● Brano di testo
——

La tragedia in Medio Oriente esacerba la crisi del sistema bipartitico americano. Stati Uniti: è arrivato il momento di un partito indipendente di “quelli dal basso”? di Yorgos Mitralias

 

La tragedia in Medio Oriente esacerba la crisi del sistema bipartitico americano. Stati Uniti: è arrivato il momento di un partito indipendente di “quelli dal basso”?    di Yorgos Mitralias

Non sorprende che la nuova – e ben più grave – tragedia del Medio Oriente e il genocidio in corso dei palestinesi stiano influenzando profondamente l’equilibrio politico e sociale all’interno della superpotenza mondiale, gli Stati Uniti.

——

● Consegna 1
Riscrivi in forma più concisa il paragrafo del brano che comincia con «Non sorprende che», conservandone i fatti principali.
● Consegna 2
Rispondi a queste domande basandoti sul brano.
(a) Chi è l'autore del brano?
(b) Secondo il titolo, quale crisi viene esacerbata dalla tragedia in Medio Oriente?
(c) Secondo il paragrafo, quale equilibrio all'interno degli Stati Uniti viene influenzato profondamente?

● Righe di dati
——

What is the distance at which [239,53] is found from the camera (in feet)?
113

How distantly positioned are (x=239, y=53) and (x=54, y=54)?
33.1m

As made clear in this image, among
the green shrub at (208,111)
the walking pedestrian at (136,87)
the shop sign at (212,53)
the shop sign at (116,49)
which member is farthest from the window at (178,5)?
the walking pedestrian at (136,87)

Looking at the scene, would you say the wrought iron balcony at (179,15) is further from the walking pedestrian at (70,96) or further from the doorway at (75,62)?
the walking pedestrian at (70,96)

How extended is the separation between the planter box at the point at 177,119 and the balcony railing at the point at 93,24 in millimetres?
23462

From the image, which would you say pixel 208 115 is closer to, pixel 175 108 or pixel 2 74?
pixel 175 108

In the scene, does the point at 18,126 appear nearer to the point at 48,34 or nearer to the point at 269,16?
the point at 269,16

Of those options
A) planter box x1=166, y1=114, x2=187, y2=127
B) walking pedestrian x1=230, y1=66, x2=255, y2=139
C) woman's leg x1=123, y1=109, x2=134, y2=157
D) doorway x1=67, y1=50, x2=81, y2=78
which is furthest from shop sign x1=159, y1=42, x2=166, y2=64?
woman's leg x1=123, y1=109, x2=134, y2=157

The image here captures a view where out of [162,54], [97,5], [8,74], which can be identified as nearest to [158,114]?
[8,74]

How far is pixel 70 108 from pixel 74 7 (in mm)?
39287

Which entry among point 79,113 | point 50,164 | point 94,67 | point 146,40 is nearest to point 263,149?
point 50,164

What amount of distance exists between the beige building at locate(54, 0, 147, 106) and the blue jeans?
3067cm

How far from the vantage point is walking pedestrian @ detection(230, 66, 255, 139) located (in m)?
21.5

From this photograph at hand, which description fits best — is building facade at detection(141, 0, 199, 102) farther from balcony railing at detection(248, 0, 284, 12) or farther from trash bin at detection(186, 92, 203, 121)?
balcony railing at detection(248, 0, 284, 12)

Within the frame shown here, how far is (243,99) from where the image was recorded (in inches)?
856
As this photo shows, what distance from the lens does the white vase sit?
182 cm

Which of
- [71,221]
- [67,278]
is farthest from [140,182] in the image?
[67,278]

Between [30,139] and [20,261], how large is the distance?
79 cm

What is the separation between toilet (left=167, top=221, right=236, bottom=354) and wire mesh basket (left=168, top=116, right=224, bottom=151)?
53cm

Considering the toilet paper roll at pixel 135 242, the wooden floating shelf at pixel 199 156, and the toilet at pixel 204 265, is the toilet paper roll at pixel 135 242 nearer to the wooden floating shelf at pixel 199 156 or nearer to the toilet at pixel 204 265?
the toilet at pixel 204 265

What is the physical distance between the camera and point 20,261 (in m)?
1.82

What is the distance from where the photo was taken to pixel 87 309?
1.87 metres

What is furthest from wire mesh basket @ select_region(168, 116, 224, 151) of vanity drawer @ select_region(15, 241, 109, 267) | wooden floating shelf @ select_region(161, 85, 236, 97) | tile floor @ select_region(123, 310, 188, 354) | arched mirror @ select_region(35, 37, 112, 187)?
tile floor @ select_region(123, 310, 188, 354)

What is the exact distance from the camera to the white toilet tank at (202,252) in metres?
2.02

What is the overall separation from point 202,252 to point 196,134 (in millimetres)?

——

● Risposta completa 1
Non stupisce che la nuova e ben più grave tragedia del Medio Oriente, con il genocidio in corso dei palestinesi, stia influenzando profondamente l'equilibrio politico e sociale degli Stati Uniti, la superpotenza mondiale.

● Risposta completa 2
(a) L'autore è Yorgos Mitralias.
(b) Viene esacerbata la crisi del sistema bipartitico americano.
(c) Viene influenzato profondamente l'equilibrio politico e sociale.